| PROMPT A |
Print the records exactly as they appear, from the line that contains "Observing the photo, does" through the end of the records, both ends included.

# EXTRACT PROVIDED start

From:Michael Poxon <m.poxon@...>
Date:Wednesday, December 19, 2001, 0:59
Very nice!:-)
Mike
  ----- Original Message ----- 
  From: Joe Hill 
  To: CONLANG@LISTSERV.BROWN.EDU 
  Sent: Tuesday, December 18, 2001 7:10 PM
  Subject: Re: Irregularities


 Now, think about it, If you're facing east(changed the idea from N and S to E
and W due to the sun coming from thet direction. and you turn around, ta-da,
you have the west, that is the reason.

  Oh and you've given me a new idiom

  Sun's skies
  Star's skies 

  Day and night. :-) 


    ----- Original Message ----- 
    From: Michael Poxon 
    To: CONLANG@LISTSERV.BROWN.EDU 
    Sent: Tuesday, December 18, 2001 2:52 PM
    Subject: Re: Irregularities



    ----- Original Message ----- 
    From: "Christophe Grandsire" <christophe.grandsire@...>
    To: <CONLANG@...>
    Sent: Tuesday, December 18, 2001 1:35 PM
    Subject: Re: Irregularities

 It's not the North and South skies I had the problem with - it was the
division of the Earth into clearly defined N and S halves with that division
made culturally through the medium of language. Although the original article
talked about the two skies (no problem!) there was a closing aside which
queried one's ability to see the Southern half of the Earth from any point
other than the equator. It was the thought behind that which struck me as
strange.

# EXTRACT PROVIDED end

| PROMPT B |
In the email thread on irregularities, why did Joe Hill shift his idea from north and south to east and west? Answer in one to three sentences.

# EXERCISE MATERIAL start

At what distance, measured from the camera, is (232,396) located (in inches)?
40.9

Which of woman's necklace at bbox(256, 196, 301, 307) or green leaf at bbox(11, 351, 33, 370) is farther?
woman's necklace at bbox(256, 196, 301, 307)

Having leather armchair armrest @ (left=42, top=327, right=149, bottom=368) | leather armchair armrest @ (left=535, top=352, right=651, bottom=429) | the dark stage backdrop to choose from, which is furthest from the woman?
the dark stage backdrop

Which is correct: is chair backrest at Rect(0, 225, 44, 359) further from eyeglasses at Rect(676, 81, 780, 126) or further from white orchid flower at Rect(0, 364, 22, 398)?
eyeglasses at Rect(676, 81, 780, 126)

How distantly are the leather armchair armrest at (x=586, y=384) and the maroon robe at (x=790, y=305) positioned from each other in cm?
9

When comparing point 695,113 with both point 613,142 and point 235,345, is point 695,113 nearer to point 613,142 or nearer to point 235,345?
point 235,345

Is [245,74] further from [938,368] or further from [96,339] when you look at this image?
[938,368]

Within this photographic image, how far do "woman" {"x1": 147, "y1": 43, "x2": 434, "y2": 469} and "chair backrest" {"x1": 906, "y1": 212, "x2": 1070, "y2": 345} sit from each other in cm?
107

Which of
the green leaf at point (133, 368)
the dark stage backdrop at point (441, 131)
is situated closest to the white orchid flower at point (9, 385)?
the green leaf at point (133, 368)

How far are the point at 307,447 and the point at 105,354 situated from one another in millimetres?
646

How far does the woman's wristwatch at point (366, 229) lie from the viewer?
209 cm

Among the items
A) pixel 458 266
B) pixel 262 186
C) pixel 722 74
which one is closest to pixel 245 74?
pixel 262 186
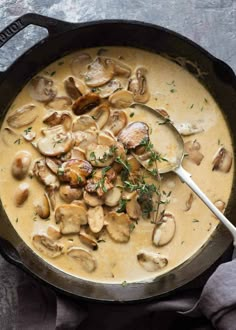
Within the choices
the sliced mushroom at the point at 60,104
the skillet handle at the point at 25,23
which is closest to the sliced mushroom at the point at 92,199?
the sliced mushroom at the point at 60,104

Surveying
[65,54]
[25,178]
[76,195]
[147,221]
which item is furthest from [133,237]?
[65,54]

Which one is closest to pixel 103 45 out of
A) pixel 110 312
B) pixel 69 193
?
pixel 69 193

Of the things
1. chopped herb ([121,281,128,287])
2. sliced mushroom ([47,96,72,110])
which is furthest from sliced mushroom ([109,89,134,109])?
chopped herb ([121,281,128,287])

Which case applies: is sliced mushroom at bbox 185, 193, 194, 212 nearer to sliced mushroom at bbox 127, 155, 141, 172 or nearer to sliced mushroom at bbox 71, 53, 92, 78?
sliced mushroom at bbox 127, 155, 141, 172

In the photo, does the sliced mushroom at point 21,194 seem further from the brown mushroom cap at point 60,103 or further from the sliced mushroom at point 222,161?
the sliced mushroom at point 222,161

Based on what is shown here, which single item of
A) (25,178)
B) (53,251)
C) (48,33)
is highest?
(48,33)

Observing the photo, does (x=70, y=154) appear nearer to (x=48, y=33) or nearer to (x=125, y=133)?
(x=125, y=133)

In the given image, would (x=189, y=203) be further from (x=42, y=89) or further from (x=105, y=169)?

# EXERCISE MATERIAL end

| EXERCISE OUTPUT A |
Observing the photo, does (x=70, y=154) appear nearer to (x=48, y=33) or nearer to (x=125, y=133)?
(x=125, y=133)

In the given image, would (x=189, y=203) be further from (x=42, y=89) or further from (x=105, y=169)?

| EXERCISE OUTPUT B |
He made the change because the sun comes from that direction. If you face east and turn around, you are facing west.